The ICRC delegation in Damascus continues to work closely with the Syrian Arab Red Crescent (SARC) to deliver essential aid to hundreds of thousands of people. However, this is not enough given the scale of the crisis in Syria today. Relief is not reaching people in dire need, often because we are not granted access to them. Essential goods are running critically short for millions; particularly those people trapped in besieged areas and cut off from essential health services. Many have died because of the lack of medical supplies or because they could not get to medical facilities to be treated. In total, 34 SARC volunteers have lost their lives since the beginning of the conflict, all of them killed or captured while carrying out their humanitarian duties.

To bring about a meaningful improvement of the humanitarian situation, the parties need to allow the sick and the wounded to receive impartial medical care wherever they are and to permit food and medical supplies to be taken across front-lines and, in particular, into besieged areas. We at the ICRC are determined to help, and to expand our response, but we can only work when government forces and the armed opposition accept our humanitarian role. Without safe access, we cannot reach the people who are in greatest need.

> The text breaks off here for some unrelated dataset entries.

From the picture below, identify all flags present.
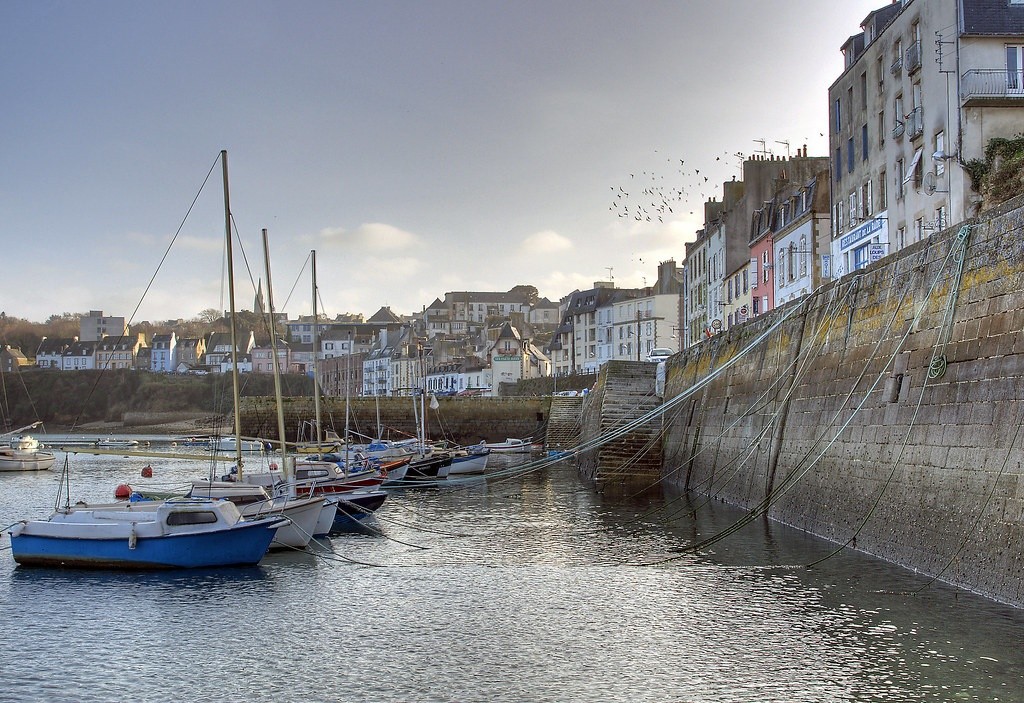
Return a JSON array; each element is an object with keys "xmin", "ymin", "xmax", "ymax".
[{"xmin": 430, "ymin": 395, "xmax": 439, "ymax": 409}]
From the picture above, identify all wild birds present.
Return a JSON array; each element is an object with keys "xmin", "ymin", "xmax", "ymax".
[{"xmin": 607, "ymin": 131, "xmax": 823, "ymax": 224}]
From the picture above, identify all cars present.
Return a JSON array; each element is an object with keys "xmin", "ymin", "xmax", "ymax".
[{"xmin": 645, "ymin": 347, "xmax": 675, "ymax": 363}]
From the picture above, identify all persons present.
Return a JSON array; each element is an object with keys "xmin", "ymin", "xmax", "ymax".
[{"xmin": 701, "ymin": 330, "xmax": 708, "ymax": 341}]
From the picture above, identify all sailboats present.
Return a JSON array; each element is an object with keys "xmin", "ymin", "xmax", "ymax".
[
  {"xmin": 0, "ymin": 337, "xmax": 57, "ymax": 471},
  {"xmin": 8, "ymin": 147, "xmax": 545, "ymax": 570}
]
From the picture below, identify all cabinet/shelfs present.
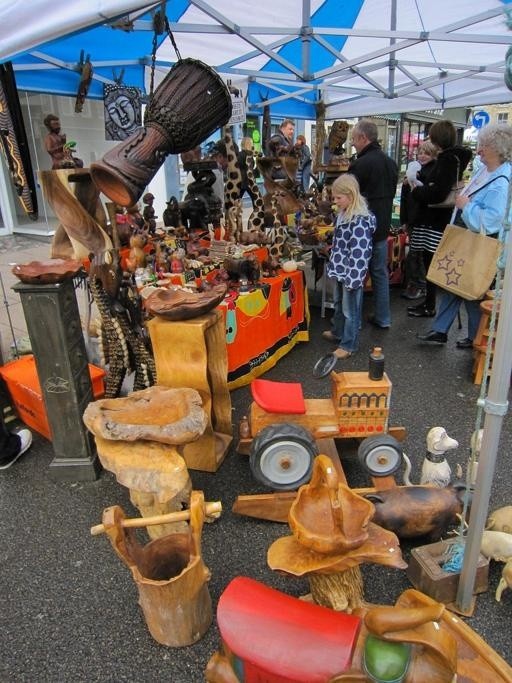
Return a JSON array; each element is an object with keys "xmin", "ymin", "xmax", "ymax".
[
  {"xmin": 84, "ymin": 224, "xmax": 312, "ymax": 393},
  {"xmin": 289, "ymin": 200, "xmax": 412, "ymax": 318}
]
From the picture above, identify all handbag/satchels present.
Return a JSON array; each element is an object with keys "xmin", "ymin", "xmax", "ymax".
[
  {"xmin": 428, "ymin": 180, "xmax": 466, "ymax": 208},
  {"xmin": 426, "ymin": 224, "xmax": 499, "ymax": 301}
]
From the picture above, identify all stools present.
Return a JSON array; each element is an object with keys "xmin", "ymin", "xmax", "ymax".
[{"xmin": 472, "ymin": 289, "xmax": 503, "ymax": 386}]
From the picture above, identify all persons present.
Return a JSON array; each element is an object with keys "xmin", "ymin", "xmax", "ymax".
[
  {"xmin": 103, "ymin": 84, "xmax": 142, "ymax": 140},
  {"xmin": 43, "ymin": 113, "xmax": 82, "ymax": 169},
  {"xmin": 321, "ymin": 172, "xmax": 377, "ymax": 361},
  {"xmin": 271, "ymin": 119, "xmax": 296, "ymax": 152},
  {"xmin": 399, "ymin": 140, "xmax": 438, "ymax": 299},
  {"xmin": 0, "ymin": 399, "xmax": 33, "ymax": 469},
  {"xmin": 408, "ymin": 121, "xmax": 472, "ymax": 317},
  {"xmin": 348, "ymin": 121, "xmax": 399, "ymax": 329},
  {"xmin": 296, "ymin": 135, "xmax": 312, "ymax": 193},
  {"xmin": 416, "ymin": 120, "xmax": 512, "ymax": 349}
]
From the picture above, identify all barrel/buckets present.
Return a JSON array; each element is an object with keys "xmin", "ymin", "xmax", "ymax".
[{"xmin": 89, "ymin": 492, "xmax": 222, "ymax": 648}]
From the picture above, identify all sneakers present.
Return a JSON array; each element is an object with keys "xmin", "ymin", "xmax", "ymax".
[
  {"xmin": 367, "ymin": 312, "xmax": 376, "ymax": 323},
  {"xmin": 322, "ymin": 330, "xmax": 336, "ymax": 342},
  {"xmin": 332, "ymin": 347, "xmax": 352, "ymax": 360},
  {"xmin": 0, "ymin": 429, "xmax": 33, "ymax": 470}
]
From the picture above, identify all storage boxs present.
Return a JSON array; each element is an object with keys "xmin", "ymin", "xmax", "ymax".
[{"xmin": 0, "ymin": 353, "xmax": 106, "ymax": 444}]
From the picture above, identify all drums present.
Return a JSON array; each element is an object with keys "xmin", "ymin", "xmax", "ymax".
[{"xmin": 91, "ymin": 57, "xmax": 232, "ymax": 208}]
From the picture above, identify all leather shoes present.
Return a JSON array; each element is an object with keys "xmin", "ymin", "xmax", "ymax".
[
  {"xmin": 456, "ymin": 338, "xmax": 473, "ymax": 348},
  {"xmin": 400, "ymin": 287, "xmax": 437, "ymax": 318},
  {"xmin": 416, "ymin": 329, "xmax": 448, "ymax": 343}
]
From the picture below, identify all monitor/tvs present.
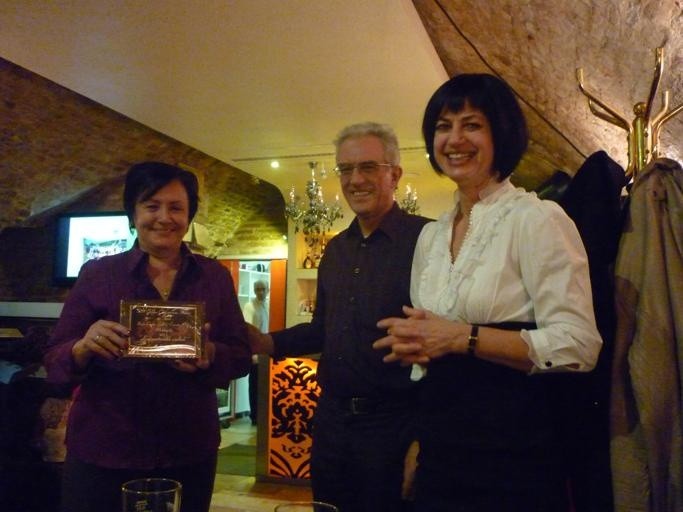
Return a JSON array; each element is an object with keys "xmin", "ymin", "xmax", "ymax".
[{"xmin": 52, "ymin": 210, "xmax": 139, "ymax": 289}]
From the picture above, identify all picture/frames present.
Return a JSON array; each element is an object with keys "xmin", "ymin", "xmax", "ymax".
[{"xmin": 119, "ymin": 299, "xmax": 206, "ymax": 360}]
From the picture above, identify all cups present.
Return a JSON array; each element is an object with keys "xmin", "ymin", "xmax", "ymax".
[
  {"xmin": 254, "ymin": 264, "xmax": 265, "ymax": 273},
  {"xmin": 116, "ymin": 477, "xmax": 182, "ymax": 512}
]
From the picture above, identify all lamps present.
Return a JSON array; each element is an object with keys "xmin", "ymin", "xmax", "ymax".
[
  {"xmin": 395, "ymin": 184, "xmax": 421, "ymax": 216},
  {"xmin": 284, "ymin": 160, "xmax": 344, "ymax": 250}
]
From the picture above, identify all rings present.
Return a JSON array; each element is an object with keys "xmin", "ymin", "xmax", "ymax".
[{"xmin": 93, "ymin": 333, "xmax": 102, "ymax": 343}]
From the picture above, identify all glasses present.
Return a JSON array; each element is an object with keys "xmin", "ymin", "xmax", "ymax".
[{"xmin": 335, "ymin": 161, "xmax": 396, "ymax": 174}]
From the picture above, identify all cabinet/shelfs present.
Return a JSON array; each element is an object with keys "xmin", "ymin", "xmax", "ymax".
[{"xmin": 234, "ymin": 269, "xmax": 270, "ymax": 413}]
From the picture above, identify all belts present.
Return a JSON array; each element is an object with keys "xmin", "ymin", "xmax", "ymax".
[{"xmin": 318, "ymin": 389, "xmax": 406, "ymax": 413}]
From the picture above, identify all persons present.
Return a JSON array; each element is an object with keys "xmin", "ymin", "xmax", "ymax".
[
  {"xmin": 242, "ymin": 279, "xmax": 271, "ymax": 426},
  {"xmin": 40, "ymin": 161, "xmax": 253, "ymax": 512},
  {"xmin": 369, "ymin": 71, "xmax": 604, "ymax": 511},
  {"xmin": 243, "ymin": 120, "xmax": 439, "ymax": 512}
]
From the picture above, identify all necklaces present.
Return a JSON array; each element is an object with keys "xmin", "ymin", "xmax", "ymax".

Three years after the start of the conflict, the human tragedy is worsening and there is no end in sight. With most of the population directly or indirectly affected, the scale of the crisis is staggering and, for hundreds of thousands of civilians, leaving Syria has been the only option. Many have spent what little money they had left in order to escape, abandoning their education, jobs and homes and fleeing to neighbouring countries. At the Bustana assembly point on the Jordanian/Syrian border there are at least 550 Syrian refugees arriving per day. Among the men, women and children who have made the long journey to the temporary shelter is young refugee Wafta. The 8-year-old escaped Homs with her family after her father was killed and she herself was shot in the abdomen by a sniper’s bullet. Sharing her story with ICRC recently, Wafta’s words encapsulate the ongoing suffering of the Syrian people: “All I want is to be with my family in a safe place. It doesn’t matter if I’m in pain, I just want to be with them, and see them happy again… I am now 8 years old, and I will never forget that I spent half of my first eight years in this war. I want Syria back.”

Leonard Blazeby is Australia Head of Mission of the International Committee of the Red Cross.